Several serogroups of D. nodosus on individual feet have been reported elsewhere (Claxton et al., 1983; Hindmarsh and Fraser, 1985; Jelinek et al., 2000; Moore et al., 2005) but not using the typing methods used in the current study where both pgr data and MLVA provided evidence for the occurrence of multiple strains in most animals studied. Not all the D. nodosus strains detected on the feet of lambs were on their mother's feet, indicating that the strains detected on lambs’ feet originated from sources additional to their mothers’ feet, most likely contaminated bedding in the communal pen. In addition, not all the strains detected in ewes were present in their offspring. It is possible that the specific variants on the ewes were not detected by chance, or were present below the minimum detection level or that only some of the strains were transferred via bedding.
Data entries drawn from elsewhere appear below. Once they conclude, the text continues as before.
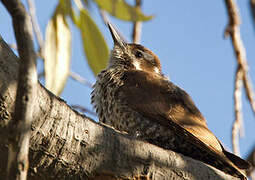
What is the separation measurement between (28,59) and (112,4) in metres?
1.66

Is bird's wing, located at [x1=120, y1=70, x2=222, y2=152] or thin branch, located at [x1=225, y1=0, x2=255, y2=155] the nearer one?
bird's wing, located at [x1=120, y1=70, x2=222, y2=152]

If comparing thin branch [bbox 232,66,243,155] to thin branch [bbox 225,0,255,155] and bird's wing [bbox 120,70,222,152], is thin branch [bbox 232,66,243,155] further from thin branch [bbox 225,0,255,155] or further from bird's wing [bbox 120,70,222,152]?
bird's wing [bbox 120,70,222,152]

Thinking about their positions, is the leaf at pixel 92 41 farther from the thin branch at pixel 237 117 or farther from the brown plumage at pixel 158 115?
the thin branch at pixel 237 117

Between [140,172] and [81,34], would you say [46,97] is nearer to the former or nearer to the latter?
[140,172]

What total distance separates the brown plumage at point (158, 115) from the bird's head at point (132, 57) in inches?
22.6

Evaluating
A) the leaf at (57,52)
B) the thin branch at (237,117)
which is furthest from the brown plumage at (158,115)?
the leaf at (57,52)

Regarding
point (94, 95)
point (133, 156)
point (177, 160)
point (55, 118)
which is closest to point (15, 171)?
point (55, 118)

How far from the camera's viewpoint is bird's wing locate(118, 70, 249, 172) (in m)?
2.86

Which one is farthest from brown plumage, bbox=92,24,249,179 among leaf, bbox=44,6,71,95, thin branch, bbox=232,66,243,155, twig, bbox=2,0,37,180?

Given the survival time of D. nodosus off host and the D. nodosus-negative stored straw samples, the most probable source of D. nodosus was the population of ewes in the communal pen. Methods to reduce the load of D. nodosus in ewes and the environment would probably have the biggest impact on transmission to newborn lambs. Management strategies that have been linked to a reduction in footrot prevalence and incidence include rapid appropriate treatment of diseased sheep (Kaler et al., 2010; Wassink et al., 2010), segregation of diseased sheep and footbathing healthy sheep (Wassink et al., 2004).
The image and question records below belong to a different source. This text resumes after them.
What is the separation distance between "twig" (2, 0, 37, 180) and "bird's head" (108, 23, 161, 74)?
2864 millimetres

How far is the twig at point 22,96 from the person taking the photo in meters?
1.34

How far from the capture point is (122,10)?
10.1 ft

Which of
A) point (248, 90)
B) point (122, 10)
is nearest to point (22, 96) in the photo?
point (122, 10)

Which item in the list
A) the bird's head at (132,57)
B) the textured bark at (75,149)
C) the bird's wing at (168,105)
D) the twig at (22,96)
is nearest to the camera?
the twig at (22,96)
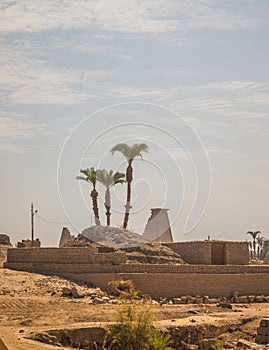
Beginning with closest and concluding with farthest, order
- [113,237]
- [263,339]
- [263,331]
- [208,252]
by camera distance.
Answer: [263,339], [263,331], [208,252], [113,237]

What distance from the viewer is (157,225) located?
132 ft

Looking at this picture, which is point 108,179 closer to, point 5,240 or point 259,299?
point 5,240

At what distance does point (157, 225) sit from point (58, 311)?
53.0 feet

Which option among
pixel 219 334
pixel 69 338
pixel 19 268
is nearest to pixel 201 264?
pixel 19 268

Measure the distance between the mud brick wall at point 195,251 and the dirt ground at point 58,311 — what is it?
16.2 ft

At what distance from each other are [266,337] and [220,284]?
8.64 meters

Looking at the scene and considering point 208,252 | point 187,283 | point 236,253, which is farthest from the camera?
point 236,253

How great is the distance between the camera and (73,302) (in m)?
26.5

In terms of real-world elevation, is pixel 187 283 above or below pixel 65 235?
below

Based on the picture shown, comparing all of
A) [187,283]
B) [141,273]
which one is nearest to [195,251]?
[187,283]

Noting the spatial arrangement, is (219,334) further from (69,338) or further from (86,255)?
(86,255)

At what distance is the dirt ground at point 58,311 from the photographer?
72.2 ft

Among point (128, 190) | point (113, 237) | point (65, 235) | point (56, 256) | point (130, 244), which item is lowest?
point (56, 256)

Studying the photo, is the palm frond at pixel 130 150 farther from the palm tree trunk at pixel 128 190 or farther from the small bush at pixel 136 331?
the small bush at pixel 136 331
The identification of transmission routes and understanding the role of the environment is critical for the control of footrot. Previous studies have highlighted that diseased sheep are a reservoir of infection (Green et al., 2007; Kaler et al., 2010; Smith et al., 2014; Whittington, 1995), although transmission occurs indirectly via contaminated pasture or floors (Beveridge, 1941; Whittington, 1995). The current study has demonstrated that the environment potentially forms at least a temporary reservoir of infection for lambs because D. nodosus was detected in the straw bedding in the communal pens, and lambs have strains of D. nodosus on their feet not detected on their mother's feet.

The fact that lambs were D. nodosus-negative at birth suggests that it might be possible to produce D. nodosus-free lambs without the need for a caesarean birth. This finding is of interest to those performing challenge studies on pathogen-free individuals. At the practical, farm level this information might also be useful in countries that have eradicated footrot. In countries where footrot is endemic, even if lambs could be kept D. nodosus-free around lambing time, it is highly unlikely that this status could be maintained because of the high levels of infection in ewes. Reducing initial exposure (as suggested above) might be beneficial to subsequent disease severity, however, it might be detrimental if later age at first exposure increases disease severity.

Conclusions

We have provided evidence that lambs are born D. nodosus-negative, but within hours of birth several strains of D. nodosus are detectable on their feet. The strains detected were a combination of those present on their mother's feet and on the feet of other ewes. Straw bedding in the communal pen was D. nodosus-positive and the most likely source of D. nodosus for newborn lambs.

Conflict of interest

None of the authors have any conflict of interest.